Y esto es interesante, para hacer esto y solo para efectos explicativos, escaneé la primera página de “Snow Crash” de Stephenson, la convertí en texto a través de un software gratuito, luego sin revisarlo la traduje usando DeepL al búlgaro, de ese idioma lo traduje en Bing.com al afrikáans y fui después en reverso usando diferentes softwares al griego, vietnamita hasta llegar nuevamente al inglés, a través de Google Translator.
El resultado fue verdaderamente sorprendente. En buena parte del contenido era exactamente el mismo, en otros había sido transformado usando slangs (jergas) actualizados o sinónimos que, si bien no tenían el estilo del autor, no hicieron perder el hilo y el objetivo del contenido. Y sí, las implicaciones son tremendas, no solo por el flagelo de la piratería, sino porque es factible evadir los softwares de plagio a través de procesos relativamente simples.

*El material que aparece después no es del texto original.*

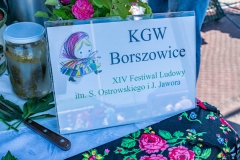 Festiwal_ludowy_KGW_20220626_020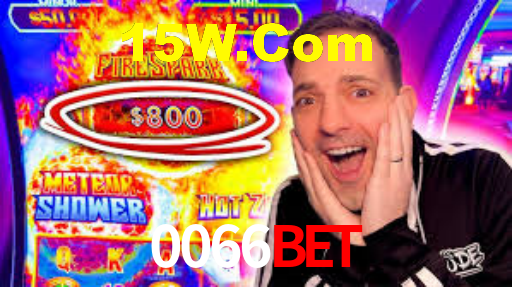 0066bet,0066bet.com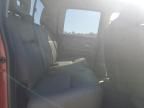 2007 Dodge Dakota Quad Laramie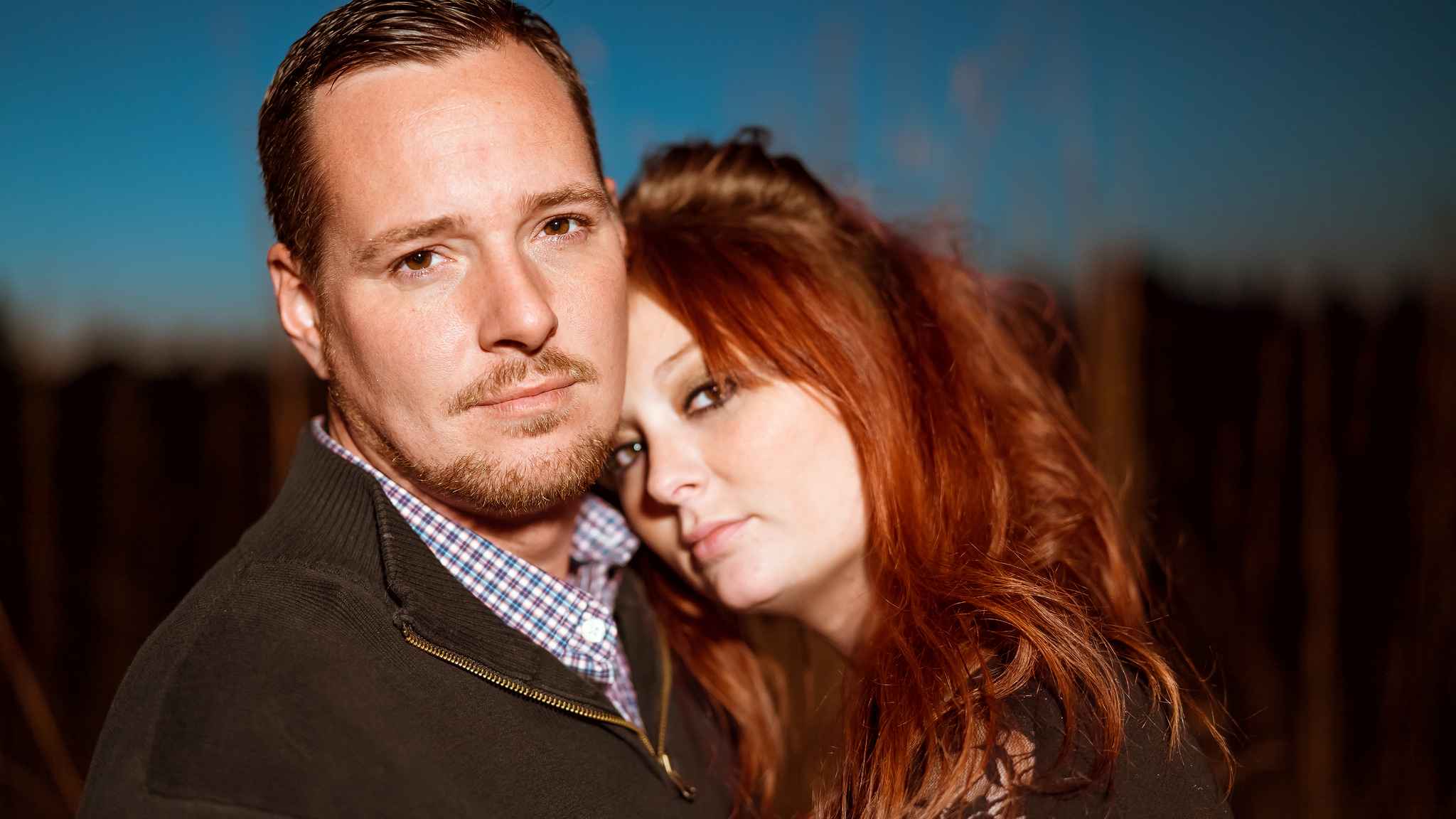 dustin-keeslar-portfolio-photography-fort-wayne-indiana-portraiture17 dustin-keeslar-portfolio-photography-fort-wayne-indiana-portraiture17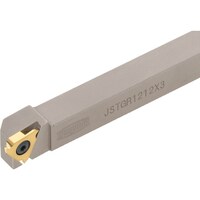 �^���K���C�@�^���K���C�@�i�V���[�Y�@���^���՗p�o�C�g�@�i�r�s�f�q�^�k�@�i�r�s�f�k�P�Q�P�Q�e�R�@�P��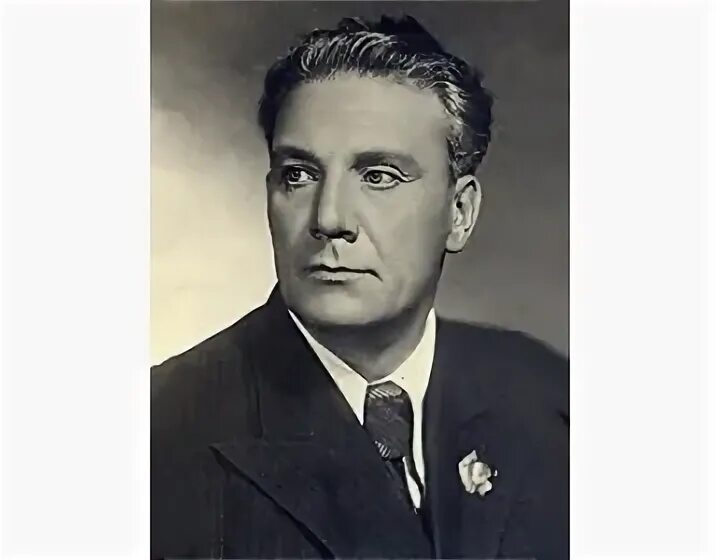 Николай симонов актер биография личная жизнь НИКОЛАЙ СИМОНОВ (4 декабря 1901 20 апреля 1973) советский актёр театра и кин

Ahora bien, la realidad del acceso a la información está precisamente en esas barreras derribadas en el metaverso, donde leer un periódico en vietnamita o en samoano, o un paper científico en malayo o noruego es hoy tan viable, como cruzar una esquina y encontrarse en el Gran Hong Kong expuesto por Stephenson.
Por lo tanto, las primeras premisas del metaverso, que es la transformación de la información equivalente a la Biblioteca del Congreso por corporaciones globales, ya se logró. Ahora solo faltaría la C.I.A para integrarse al mundo corporativo y de allí también todos los peligros que enfrentaremos.